Now, new research published in the journal Alzheimer’s Research & Therapy suggests aging adults with Alzheimer’s face a uniquely high risk of traumatic brain injury, particularly if they are taking antidepressant medications.
As the researchers from the University of Eastern Finland note, past research has shown that antidepressants can make older adults more at risk for falls or other injuries like hip fractures, their relationship to head injuries had yet to be studied.
To determine if Alzheimer’s patients taking antidepressants were more at risk for TBI, the researchers analyzed data collected by the MEDALZ study, which includes information from all community-dwelling persons diagnosed with Alzheimer’s in Finland between 2005 and 2011. The data included information from 10,910 antidepressant users and 21,820 nonusers.
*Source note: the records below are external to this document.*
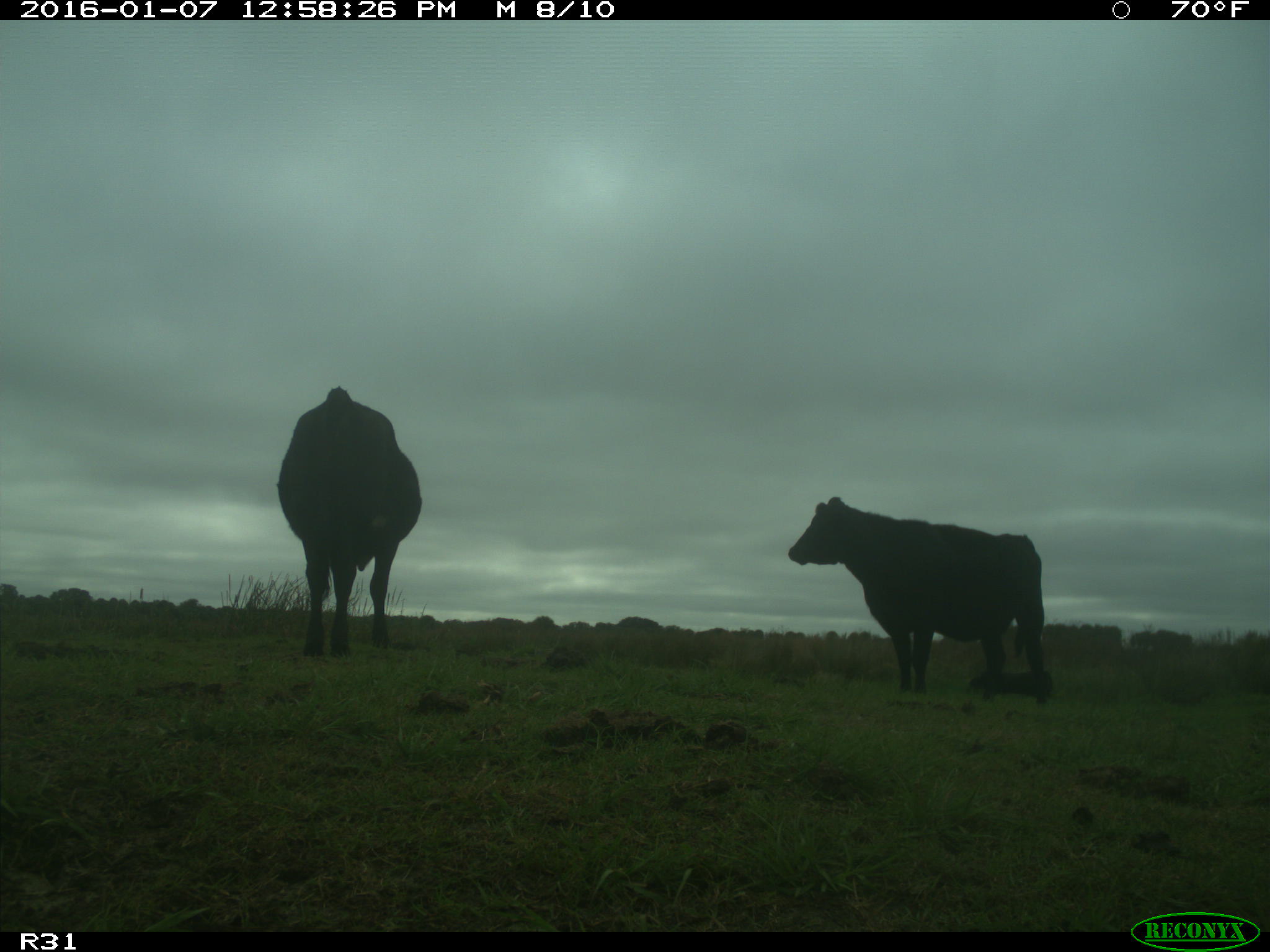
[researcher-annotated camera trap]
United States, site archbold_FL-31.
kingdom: Animalia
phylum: Chordata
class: Mammalia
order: Artiodactyla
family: Bovidae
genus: Bos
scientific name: Bos taurus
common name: domestic cow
The results showed that head injuries were more likely the older an individual got, and were most often caused by falling. Since past studies have tied antidepressant use to falling more often, the team says they were not shocked to see that antidepressants also made head injuries more likely.
“However, our findings give cause for concern because persons with Alzheimer’s disease frequently use antidepressants, which have been considered a safer alternative to, for example, benzodiazepines,” said senior researcher Dr. Heidi Taipale from the University of Eastern Finland.
“Our study population consisted of persons diagnosed with Alzheimer’s disease, but it is likely that the risk is similar also in other older persons without Alzheimer’s disease. This is something we will be studying in the future.”